Minnesota considers plan to keep Great Lakes water in the Great Lakesby Bob Kelleher, Minnesota Public Radio
Minnesota could be the first state to adopt a new agreement to keep Great Lakes water in the Great Lakes. The Great Lakes Compact is intended to head off attempts to remove water for use elsewhere. That's something proponents worry could be all too common with the onset of global warming.
Duluth, Minn. — You can trace the compact back to the mid-1980s, when a coal company proposed to pipe Lake Superior water to Montana to feed a coal slurry pipeline. That never happened.
But another idea almost did in 1999. A company wanted to fill tankers with Lake Superior water, and sell the water in Asia. Public outrage killed that project, but that scheme uncovered a weakness in federal law on water diversions.
"There was a good look at that existing federal law," says Kent Lokkesmoe, director of the Minnesota Department of Natural Resources Division of Waters. "And it was felt that since there weren't any standards or processes built into that law, it was subject to challenge, and that we should have something that was more durable and defensible to protect the Great Lakes."
Lokkesmoe's been helping draft the Great Lakes St. Lawrence River Basin Water Resources Compact for five years. Known as The Great Lakes Compact, it's a binding document between the eight Great Lakes states to adopt uniform state laws regulating water withdrawals. There's a similar process underway in Canada.
"The compact prohibits diversions, although it allows for some exceptions," Lokkesmoe says. "And the exceptions are these places where you have communities that are on both sides of the boundary, or potentially a community that's within the county that's on both sides of the boundary."
What it doesn't do, Lokkesmoe says, is actually change much in Minnesota.
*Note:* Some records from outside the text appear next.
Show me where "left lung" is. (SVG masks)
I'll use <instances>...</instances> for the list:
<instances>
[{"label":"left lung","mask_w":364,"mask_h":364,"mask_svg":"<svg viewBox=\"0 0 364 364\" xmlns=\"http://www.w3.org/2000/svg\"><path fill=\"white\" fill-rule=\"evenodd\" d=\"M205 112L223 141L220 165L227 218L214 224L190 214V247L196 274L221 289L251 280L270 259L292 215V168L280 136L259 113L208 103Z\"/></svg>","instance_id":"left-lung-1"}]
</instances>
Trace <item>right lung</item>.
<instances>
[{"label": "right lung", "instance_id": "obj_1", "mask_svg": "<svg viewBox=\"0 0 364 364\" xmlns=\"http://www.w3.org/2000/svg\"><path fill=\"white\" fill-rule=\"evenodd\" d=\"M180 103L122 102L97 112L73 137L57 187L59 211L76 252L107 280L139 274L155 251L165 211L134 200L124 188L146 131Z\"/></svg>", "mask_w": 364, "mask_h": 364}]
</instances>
The state already regulates the water more strictly than the compact proposes.
And there are grandfather clauses. It won't, for example, affect businesses that might already be pulling water out of the Lake Superior watershed, like some Iron Range taconite mines.
The document has to pass eight state legislatures, and the U.S. Congress. Molly Flanagan, with the National Wildlife Federation, says the parallel process to adopt the same standards in Ontario and Quebec Canada is already underway.
"I understand that Quebec has already completed a review of their laws, and has implemented legislation, or rules that are necessary in order for Quebec to come into compliance with the compact," Flanagan says. "Ontario is in the process of doing that right now, and I believe they're in the midst of a 30-day comment period."
But in the U.S., it hasn't been all smooth sailing. The compact was offered in four state legislatures last year, but only passed the lower houses of two.
Flanagan says the compact can be difficult to understand. And, in the seven non-Minnesota states, it will require new water permitting laws.
Ohio State Sen. Timothy Grendall claims the compact is a threat to private property rights and would make his state less competitive for economic development.
Minnesota Rep. Mark Olson, R-Big Lake, led an unsuccessful fight against the compact two weeks ago in the Minnesota House. He says the compact is a large, confusing document, getting rushed through the Minnesota Legislature.
"It should have gone to the Commerce Committee, should have gone to the [Agriculture] Committee, should have gone to the Local Government Committee, should have gone to the Judiciary Committee," Olson says. "I raised the question on the floor of the House about international courts. There's issues of right of redress here."
Olson says the bill creates a new entity with power over Minnesotans, but out of Minnesota's control. And he says once in, it could be impossible to get Minnesota back out of it.
But environmental advocates say global warming makes the compact a necessity.
"The Great Lakes are not a big bathtub of water that was put here for us to use," says Julie O'Leary, a Duluth-based program coordinator with the Minnesota Environmental Partnership.
"We know that the rest of the country is predicted to become drier," O'Leary says. "We also know that population centers are moving to warmer, drier parts of the country where there is not enough water supply locally. So I think there are a lot of pressures, environmental and political pressures, that could come into play that could seriously impact water levels in the Great Lakes."
Great Lakes governors, including Gov. Pawlenty have signed pledges to support the compact. It passed the House two weeks ago. This week, it's expected on the floor of the Minnesota Senate.
- Morning Edition, 02/12/2007, 6:45 a.m.